Depuis 2002, la Cour de cassation affine sa jurisprudence en matière de clause de non concurrence insérée à un contrat de travail. Elle a notamment fait de la contrepartie financière une condition de validité de la clause, à condition que cette contrepartie ne soit pas dérisoire. Elle vient d'apporter deux précisions importantes concernant d'une part, la date de versement de cette indemnité de non concurrence, et d'autre part son mode de calcul (Soc. 7 mars 2007).

Liminairement, il faut rappeler que le montant de la contrepartie financière doit être fonction de l'importance de l'atteinte portée à la liberté de travailler du salarié, et donc fonction tant de la durée de l'interdiction, que des activités visées et de son champ géographique. Une fois déterminée, cette indemnité doit consister soit en un montant forfaitaire, soit en un pourcentage du salaire, à condition pour ce dernier cas de préciser le salaire de référence (par exemple, moyenne des 12 derniers mois). A cet égard, le premier intérêt de l'arrêt du 7 mars 2007 rendu par la Cour de cassation est de rappeler que la contrepartie financière ne saurait être fonction de la seule durée d'exécution du contrat de travail. A défaut de quoi, et en dépit d'une durée de contrat faible, l'entreprise obtiendrait une indemnité de non concurrence tout aussi faible malgré une durée de non concurrence importante.

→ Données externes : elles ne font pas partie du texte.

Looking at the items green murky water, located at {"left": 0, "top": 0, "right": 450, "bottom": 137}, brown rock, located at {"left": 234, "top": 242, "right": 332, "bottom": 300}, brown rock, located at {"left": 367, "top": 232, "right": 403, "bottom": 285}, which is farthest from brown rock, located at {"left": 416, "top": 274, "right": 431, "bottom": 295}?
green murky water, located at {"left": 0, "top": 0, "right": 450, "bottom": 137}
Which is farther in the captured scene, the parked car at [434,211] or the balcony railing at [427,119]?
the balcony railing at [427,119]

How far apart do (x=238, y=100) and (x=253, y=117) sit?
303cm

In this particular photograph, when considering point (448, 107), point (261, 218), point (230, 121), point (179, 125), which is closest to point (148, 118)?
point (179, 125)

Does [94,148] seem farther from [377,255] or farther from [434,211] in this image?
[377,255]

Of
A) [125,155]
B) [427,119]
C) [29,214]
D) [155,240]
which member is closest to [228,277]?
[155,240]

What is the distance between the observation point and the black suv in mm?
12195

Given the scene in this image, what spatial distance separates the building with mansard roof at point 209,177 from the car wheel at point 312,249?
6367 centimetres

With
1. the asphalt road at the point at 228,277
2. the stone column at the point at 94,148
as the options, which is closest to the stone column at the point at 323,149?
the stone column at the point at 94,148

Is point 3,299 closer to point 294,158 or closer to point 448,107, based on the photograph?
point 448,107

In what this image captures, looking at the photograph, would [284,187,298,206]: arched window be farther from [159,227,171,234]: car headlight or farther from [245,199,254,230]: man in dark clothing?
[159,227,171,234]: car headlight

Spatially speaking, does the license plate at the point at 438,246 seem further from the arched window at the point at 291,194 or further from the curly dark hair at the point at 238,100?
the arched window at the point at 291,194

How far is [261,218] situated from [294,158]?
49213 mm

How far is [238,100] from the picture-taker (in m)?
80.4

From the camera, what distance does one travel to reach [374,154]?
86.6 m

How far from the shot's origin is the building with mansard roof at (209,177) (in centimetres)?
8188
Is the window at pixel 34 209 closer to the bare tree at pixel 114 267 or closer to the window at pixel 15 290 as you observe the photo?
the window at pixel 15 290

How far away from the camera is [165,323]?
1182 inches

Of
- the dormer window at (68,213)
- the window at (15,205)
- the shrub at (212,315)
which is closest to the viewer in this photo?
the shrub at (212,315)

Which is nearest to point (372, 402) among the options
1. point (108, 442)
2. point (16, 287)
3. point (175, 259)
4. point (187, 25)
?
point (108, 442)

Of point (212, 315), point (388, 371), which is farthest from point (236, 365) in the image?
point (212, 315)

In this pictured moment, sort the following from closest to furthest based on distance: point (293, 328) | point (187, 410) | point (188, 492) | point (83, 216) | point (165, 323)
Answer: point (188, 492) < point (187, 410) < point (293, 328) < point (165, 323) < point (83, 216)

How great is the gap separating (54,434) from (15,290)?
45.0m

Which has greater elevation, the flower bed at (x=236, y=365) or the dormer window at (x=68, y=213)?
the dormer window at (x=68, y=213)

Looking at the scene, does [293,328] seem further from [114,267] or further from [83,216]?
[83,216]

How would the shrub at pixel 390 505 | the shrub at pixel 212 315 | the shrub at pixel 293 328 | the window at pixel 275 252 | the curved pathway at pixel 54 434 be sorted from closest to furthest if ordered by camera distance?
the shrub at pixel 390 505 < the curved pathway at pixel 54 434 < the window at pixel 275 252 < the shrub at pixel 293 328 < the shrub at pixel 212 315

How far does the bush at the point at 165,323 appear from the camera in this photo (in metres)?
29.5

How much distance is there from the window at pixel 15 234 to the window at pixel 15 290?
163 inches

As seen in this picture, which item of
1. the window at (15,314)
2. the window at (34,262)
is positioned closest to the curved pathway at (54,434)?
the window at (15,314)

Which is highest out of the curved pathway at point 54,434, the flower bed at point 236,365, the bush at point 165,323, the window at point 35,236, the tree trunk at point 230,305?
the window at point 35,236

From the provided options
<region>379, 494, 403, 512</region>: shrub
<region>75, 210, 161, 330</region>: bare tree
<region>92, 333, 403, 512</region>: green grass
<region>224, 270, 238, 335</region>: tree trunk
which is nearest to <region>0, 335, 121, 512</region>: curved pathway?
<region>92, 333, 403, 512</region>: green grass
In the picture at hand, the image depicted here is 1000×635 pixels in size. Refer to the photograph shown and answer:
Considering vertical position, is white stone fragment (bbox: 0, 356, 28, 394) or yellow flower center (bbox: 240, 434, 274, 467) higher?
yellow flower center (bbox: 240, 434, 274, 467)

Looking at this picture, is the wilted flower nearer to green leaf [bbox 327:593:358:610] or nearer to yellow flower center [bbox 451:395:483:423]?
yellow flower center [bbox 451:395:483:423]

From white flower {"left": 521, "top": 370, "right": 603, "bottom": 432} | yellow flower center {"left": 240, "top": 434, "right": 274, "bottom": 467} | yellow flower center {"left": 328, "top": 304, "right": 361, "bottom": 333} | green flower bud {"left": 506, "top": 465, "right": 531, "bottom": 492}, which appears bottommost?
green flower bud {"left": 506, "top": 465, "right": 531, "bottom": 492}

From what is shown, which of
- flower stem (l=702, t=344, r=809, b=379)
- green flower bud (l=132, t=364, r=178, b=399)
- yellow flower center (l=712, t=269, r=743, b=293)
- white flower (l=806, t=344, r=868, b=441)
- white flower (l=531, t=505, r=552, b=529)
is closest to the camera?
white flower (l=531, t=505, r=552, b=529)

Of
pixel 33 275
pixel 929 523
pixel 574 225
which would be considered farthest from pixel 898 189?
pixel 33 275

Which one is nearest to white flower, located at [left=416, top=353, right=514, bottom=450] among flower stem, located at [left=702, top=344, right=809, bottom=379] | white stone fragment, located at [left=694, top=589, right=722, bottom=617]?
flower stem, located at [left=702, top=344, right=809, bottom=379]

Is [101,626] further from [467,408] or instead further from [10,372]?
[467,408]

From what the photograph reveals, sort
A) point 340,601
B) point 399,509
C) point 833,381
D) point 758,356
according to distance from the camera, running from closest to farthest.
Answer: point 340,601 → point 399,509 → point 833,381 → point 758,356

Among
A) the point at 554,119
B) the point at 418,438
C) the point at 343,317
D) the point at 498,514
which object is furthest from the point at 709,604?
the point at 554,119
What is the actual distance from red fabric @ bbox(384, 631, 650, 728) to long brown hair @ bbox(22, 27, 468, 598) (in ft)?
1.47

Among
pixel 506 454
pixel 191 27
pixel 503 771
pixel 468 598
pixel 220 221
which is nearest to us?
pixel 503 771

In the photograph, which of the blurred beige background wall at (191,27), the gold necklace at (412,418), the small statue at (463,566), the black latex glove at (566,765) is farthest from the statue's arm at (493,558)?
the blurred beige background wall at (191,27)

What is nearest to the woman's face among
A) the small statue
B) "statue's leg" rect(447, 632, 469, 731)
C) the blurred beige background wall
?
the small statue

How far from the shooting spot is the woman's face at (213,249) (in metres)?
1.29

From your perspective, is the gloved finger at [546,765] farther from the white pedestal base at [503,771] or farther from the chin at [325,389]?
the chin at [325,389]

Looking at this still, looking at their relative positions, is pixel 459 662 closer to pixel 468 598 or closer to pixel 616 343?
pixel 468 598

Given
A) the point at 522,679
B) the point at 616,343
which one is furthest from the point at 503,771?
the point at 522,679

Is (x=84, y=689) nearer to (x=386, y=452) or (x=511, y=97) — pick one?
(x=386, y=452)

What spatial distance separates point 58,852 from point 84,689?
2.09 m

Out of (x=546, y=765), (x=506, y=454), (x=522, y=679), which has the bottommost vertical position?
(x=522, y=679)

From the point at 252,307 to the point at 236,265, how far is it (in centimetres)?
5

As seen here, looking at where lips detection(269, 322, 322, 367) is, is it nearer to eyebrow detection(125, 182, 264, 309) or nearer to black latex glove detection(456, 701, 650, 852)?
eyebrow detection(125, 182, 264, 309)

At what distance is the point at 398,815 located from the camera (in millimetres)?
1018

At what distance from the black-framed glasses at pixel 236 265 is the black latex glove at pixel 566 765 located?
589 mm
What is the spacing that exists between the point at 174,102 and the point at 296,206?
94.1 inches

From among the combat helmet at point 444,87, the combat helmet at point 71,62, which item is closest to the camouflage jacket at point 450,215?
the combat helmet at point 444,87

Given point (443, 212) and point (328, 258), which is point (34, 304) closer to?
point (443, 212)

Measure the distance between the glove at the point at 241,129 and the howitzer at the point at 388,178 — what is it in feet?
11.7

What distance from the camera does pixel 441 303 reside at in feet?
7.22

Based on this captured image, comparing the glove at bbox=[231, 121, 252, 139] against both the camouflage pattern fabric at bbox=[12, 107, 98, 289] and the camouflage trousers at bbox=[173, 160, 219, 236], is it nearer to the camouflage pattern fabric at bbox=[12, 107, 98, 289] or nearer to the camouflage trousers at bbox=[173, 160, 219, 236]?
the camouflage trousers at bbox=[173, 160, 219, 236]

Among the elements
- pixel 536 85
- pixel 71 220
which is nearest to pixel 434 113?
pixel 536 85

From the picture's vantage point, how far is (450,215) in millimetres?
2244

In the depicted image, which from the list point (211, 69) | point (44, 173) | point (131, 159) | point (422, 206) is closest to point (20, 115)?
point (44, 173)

S'agissant du paiement, il est dorénavant acquis que l'indemnité de non concurrence doit être versée quel que soit le mode de rupture du contrat, qu'il s'agisse d'une démission du salarié, d'un licenciement pour faute grave ou inaptitude physique..., sauf bien sûr pour l'employeur à renoncer au bénéfice de la clause de non concurrence lors de la rupture. Aussi, dès cessation du contrat, l'entreprise doit régler l'indemnité sans que le salarié n'ait besoin de prouver un quelconque préjudice, ce qui signifie que le paiement intervient même en présence d'un salarié qui a retrouvé un emploi immédiatement (et en ayant bien sûr respecté le champ d'application de la clause). Mais qu'en est-il des modalités de paiement autorisées ? En premier lieu, la contrepartie financière peut être réglée en totalité dès la fin du contrat (excepté le cas où la convention collective l'interdit), mais il n'est par contre pas possible de la verser en totalité à l'issue du délai de non concurrence (Soc. 2 mars 2005). En second lieu, ce qui constitue la pratique la plus répandue, le versement est périodique (mensuel voir trimestriel). Et enfin, il était jusque là admis que l'indemnité de non concurrence puisse être versée par anticipation, c'est à dire au cours de l'exécution du contrat sous la forme d'une majoration mensuelle de salaire identifiée comme tel dans le bulletin de paie. Par sa décision du 7 mars 2007, la Cour de cassation met un terme à cette pratique en affirmant que le paiement de la contrepartie financière de la clause de non concurrence ne peut pas intervenir avant la rupture du contrat.

En l'espèce, le contrat de travail d'un VRP comportait une clause de non concurrence d'une durée de deux années dès acquisition d'une ancienneté de 5 ans, et par laquelle il était stipulé que la contrepartie financière équivalait à 7 % du salaire et se trouvait incluse dans le fixe et le taux de commissionnement par ailleurs détaillé. Le salarié a saisi le juge du travail après son licenciement en sollicitant une indemnité pour avoir respecté une clause de non concurrence nulle. L'employeur s'y est opposé en se prévalant des dispositions claires du contrat. Il a même soutenu que, dans l'hypothèse où il serait fait droit à la demande indemnitaire du salarié, il conviendrait de condamner ce dernier à restituer la majoration perçue en cours d'exécution du contrat puisqu'elle l'aurait alors été « sans cause », ajoutant que l'absence de remboursement conduirait à régler la clause de non concurrence à deux reprises.

La Cour de cassation a non seulement jugé que la contrepartie financière devait être réglée après la rupture du contrat, mais n'a pas censuré les juges d'appel qui avaient également débouté l'employeur de sa demande de remboursement des majorations payées en cours de contrat.